Context: I was looking for a set of documents to demonstrate my techniques on around the time the Ukraine war was about to begin. As it turned out there had been numerous reports and analyses developed anywhere from 6 months before the war begin right up to the days before the war started.

Goal: Determine AFTER the war began if there was anything in the early analyses that predicted what was going to happen.

Outcome: As you’ll see, interesting predictions could be distilled out of “questions” presented to the knowledge graph.


  1. One of the hard problems with this kind of analysis is puling data out of the texts that one finds scattered across the internet. I tend to use search engines to find files that I download and then process in bulk. Generally these documents are in PDF formats, which generally makes them a bit harder to process. Automating accurate processing of PDF files is beyond this scope, but it’s a bridge that probably must be crossed for someone interested in Natural Language Processing and Knowledge Representation.
  2. Knowledge Graphs: Building a knowledge graph isn’t nearly as difficult as it sounds, but it requires a few things.
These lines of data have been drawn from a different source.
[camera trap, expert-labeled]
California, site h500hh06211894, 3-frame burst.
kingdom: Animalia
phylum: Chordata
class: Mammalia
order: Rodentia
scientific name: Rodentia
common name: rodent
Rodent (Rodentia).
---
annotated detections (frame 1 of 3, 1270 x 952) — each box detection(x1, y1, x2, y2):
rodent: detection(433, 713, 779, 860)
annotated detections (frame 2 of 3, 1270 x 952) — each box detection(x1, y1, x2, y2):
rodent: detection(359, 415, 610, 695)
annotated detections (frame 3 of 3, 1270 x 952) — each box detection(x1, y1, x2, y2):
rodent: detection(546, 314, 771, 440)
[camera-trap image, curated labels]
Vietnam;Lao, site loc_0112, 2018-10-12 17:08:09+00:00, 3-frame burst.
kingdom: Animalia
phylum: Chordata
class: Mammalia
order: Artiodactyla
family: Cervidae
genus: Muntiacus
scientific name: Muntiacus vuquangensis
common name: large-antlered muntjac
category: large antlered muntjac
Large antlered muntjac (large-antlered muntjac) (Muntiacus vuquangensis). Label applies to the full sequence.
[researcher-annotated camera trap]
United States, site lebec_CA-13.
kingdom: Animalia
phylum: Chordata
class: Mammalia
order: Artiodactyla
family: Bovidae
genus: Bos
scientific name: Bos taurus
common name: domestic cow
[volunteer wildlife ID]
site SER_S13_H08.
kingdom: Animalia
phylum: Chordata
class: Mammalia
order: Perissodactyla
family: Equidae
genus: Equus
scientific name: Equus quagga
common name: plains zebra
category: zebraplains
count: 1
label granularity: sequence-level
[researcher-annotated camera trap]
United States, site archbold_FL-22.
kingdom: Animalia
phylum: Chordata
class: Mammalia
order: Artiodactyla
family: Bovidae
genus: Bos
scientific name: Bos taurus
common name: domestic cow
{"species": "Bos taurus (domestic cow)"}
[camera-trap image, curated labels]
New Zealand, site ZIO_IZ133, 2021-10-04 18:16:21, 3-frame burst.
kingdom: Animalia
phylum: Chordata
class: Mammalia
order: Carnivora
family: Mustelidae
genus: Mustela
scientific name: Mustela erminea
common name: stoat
A toolkit like the python Natural Language Toolkit (nltk) is very useful, as it has the necessary ingredients like sentence tokenization, word tokenization, and parts of speech classification. Here’s a great overview from a notebook on Kaggle, the data science competition site. One first will use all the downloaded texts to build a “master” knowledge graph, that consists of Subject->Action->Object “triplets” built into a network graph. This graph will be incredibly dense, but what will emerge are central concepts that are frequently noted in the texts.
  3. “Questioning” the Knowledge Graphs: This may also be viewed as filtering central topics out of the master knowledge graph by asking questions of the graph. For instance, the question, “Will Russia’s invasion trigger an economic impact and increased immigration” provides a filtered view of the master knowledge graph that looks like the below:
Ukraine War Knowledge Graph filtered by “Economic Impact” and “Immigration

If you look closely, you will notice that the nodes (blue) are nouns and an arrow points from the subject to the object. The arrow is referred to as the “edge” and it is labeled with the action verb in red. This is interesting and makes nice pictures in presentations and papers, but it becomes useful when the graph is converted into a table of triplets from the filtered graph that point to the context from the document where the triplet was extracted. At this point, the researcher finds the sentences that generate the “answers” to the question. See example of this context below.

Context sentences corresponding with Knowledge Graph search for “Economic and Immigration Impact of Ukraine Conflict”

As you can see, there were multiple discussions of immigration and economic challenges in the set of documents and the “answers” to the question found in these documents are captured in the table (Note: I’m just showing the first few rows of the answers). If one wanted to conduct a very thorough literature search of a much larger set of documents, it is likely that this method could save countless hours of digging through documents and enable quicker and better decisions on the subject.